Au niveau macro-économique : une ampleur inédite, potentiellement dévastatrice

 L’impact de la pandémie sur l’économie mondiale est massif : contraction du PIB mondial en 2020 estimée à -5,2% (Banque Mondiale) et à -3% (FMI), soit la plus forte et la plus généralisée récession en temps de paix depuis 150 ans. L’épidémie est caractérisée par sa diffusion très rapide, entraînant des déséquilibres synchrones et une crise mondiale simultanée, sans possibilité pour une zone géographique d’avoir un effet d’entrainement par rapport à aux autres, et au contraire la possibilité que la sortie de crise d’une zone soit impactée par la diffusion de l’épidémie ailleurs. C’est un des effets les plus clairs de l’interconnexion des économies. Toutes les régions du monde subissent des baisses de croissance : Asie du Sud – 2,7%, Moyen-Orient -4,2% ou Amérique latine -7,2%. 

 L’autre caractéristique est une incertitude très forte, liée à la possibilité d’une crise à répétition. La récession pourrait atteindre 8% (Banque Mondiale) en cas de reconfinement. Les impacts touchent tous aspects de l’économie : défaillances d’entreprises, montée du chômage, hausse de l’endettement des ménages et des entreprises, pression sur les finances publiques, crise sociale potentielle accentuant la crise économique.
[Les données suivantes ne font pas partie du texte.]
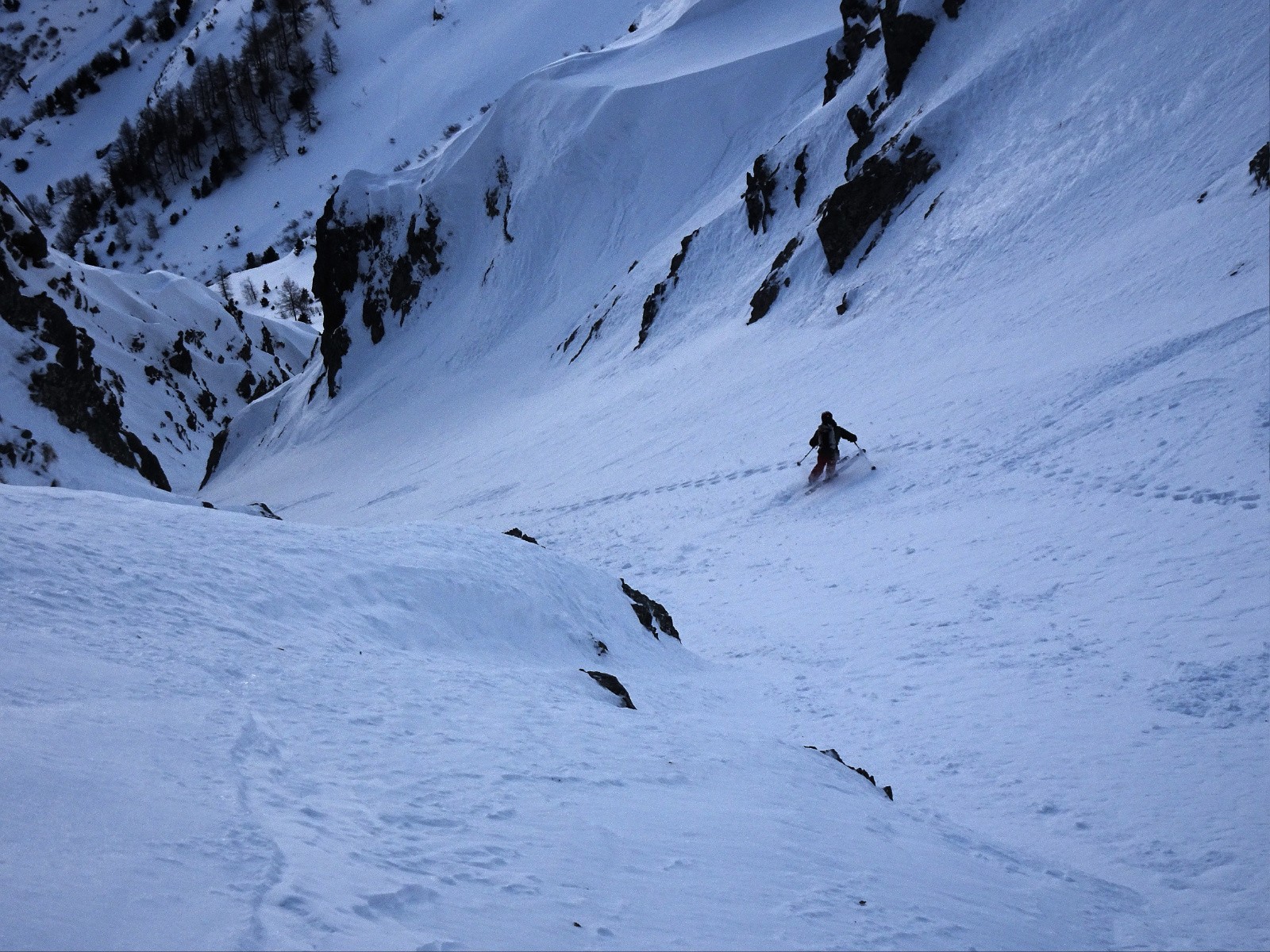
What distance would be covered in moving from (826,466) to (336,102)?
97624 millimetres

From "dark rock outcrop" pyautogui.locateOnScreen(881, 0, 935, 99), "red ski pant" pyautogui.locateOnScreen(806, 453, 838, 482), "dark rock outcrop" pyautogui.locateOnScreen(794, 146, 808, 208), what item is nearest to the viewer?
"red ski pant" pyautogui.locateOnScreen(806, 453, 838, 482)

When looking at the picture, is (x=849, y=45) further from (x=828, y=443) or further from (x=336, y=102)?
(x=336, y=102)

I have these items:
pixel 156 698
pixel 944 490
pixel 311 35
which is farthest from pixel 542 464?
pixel 311 35

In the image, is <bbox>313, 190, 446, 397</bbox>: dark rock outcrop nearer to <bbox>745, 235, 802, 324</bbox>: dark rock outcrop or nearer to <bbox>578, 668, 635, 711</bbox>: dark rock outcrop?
<bbox>745, 235, 802, 324</bbox>: dark rock outcrop

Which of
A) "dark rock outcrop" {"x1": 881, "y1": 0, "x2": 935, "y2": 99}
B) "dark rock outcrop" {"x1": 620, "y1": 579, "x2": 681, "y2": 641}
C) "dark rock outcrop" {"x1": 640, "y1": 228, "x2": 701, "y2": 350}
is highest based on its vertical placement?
"dark rock outcrop" {"x1": 881, "y1": 0, "x2": 935, "y2": 99}

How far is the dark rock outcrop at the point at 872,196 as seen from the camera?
83.7 ft

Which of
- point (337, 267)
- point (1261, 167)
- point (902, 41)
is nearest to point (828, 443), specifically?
point (1261, 167)

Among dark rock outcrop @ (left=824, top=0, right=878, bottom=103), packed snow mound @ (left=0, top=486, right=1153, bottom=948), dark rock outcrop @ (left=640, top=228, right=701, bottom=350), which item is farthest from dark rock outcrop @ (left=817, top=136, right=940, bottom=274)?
packed snow mound @ (left=0, top=486, right=1153, bottom=948)

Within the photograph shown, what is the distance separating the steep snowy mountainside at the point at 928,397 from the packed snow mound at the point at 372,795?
5.90ft

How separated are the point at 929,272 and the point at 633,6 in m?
65.4

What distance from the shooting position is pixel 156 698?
5.01m

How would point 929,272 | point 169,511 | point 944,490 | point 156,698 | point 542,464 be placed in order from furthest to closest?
point 542,464
point 929,272
point 944,490
point 169,511
point 156,698

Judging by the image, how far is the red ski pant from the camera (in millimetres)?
15383

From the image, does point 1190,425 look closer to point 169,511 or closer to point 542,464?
point 169,511
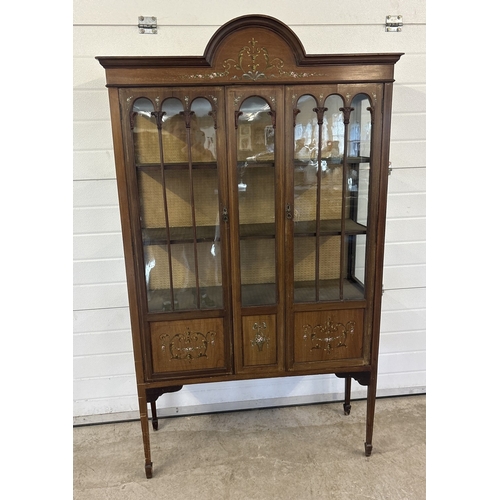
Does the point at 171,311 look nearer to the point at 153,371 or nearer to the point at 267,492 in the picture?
the point at 153,371

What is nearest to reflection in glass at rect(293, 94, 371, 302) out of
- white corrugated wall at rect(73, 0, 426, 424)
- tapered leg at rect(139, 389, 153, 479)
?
white corrugated wall at rect(73, 0, 426, 424)

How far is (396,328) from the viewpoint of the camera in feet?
8.23

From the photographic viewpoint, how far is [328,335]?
191 cm

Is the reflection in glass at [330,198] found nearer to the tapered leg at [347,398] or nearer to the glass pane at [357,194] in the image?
the glass pane at [357,194]

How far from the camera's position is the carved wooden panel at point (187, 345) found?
5.99 ft

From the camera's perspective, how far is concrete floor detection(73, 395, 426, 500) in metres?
1.86

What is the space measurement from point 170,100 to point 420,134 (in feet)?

 Cette épidémie a un effet massif sur le niveau de vie des populations. L’impact sur l’emploi est inédit : l’OIT estime l’équivalent de 195 millions de travailleurs à temps plein a été détruit. Aux États-Unis, le taux de chômage est passé de 3% à 20% en deux mois.  En France, 10 millions de personnes ont basculé dans le dispositif de chômage partiel. Les mesures de confinement totales ou partielles ont affecté 2,7 milliards de travailleurs, soit les 4/5e de la main-d’œuvre mondiale. Entre 70 et 100 millions de personnes pourraient basculer dans l’extrême pauvreté (Banque Mondiale), effaçant ainsi les progrès des trois dernières années de lutte contre la pauvreté. 

 C’est le potentiel de croissance à moyen-terme de l’économie mondiale qui est durablement impacté, même si une reprise globale, à hauteur de +4 à 5% est attendue en 2021. Le très fort endettement des États et des entreprises mettra du temps à se résorber. La crise va creuser la dette, qui atteindra 120% du PIB des pays riches. La dette américaine (25 trillions) représentera 107% du PIB en 2021, soit un ratio aussi important qu’à la fin de la Deuxième Guerre mondiale. Tous les pays de l’Euro-zone frappés par la pandémie ont laissé filer leur déficit. L’Allemagne a renoncé à maintenir son équilibre budgétaire, le déficit de la France sera de 220 milliards, sa dette atteindra 115% du PIB.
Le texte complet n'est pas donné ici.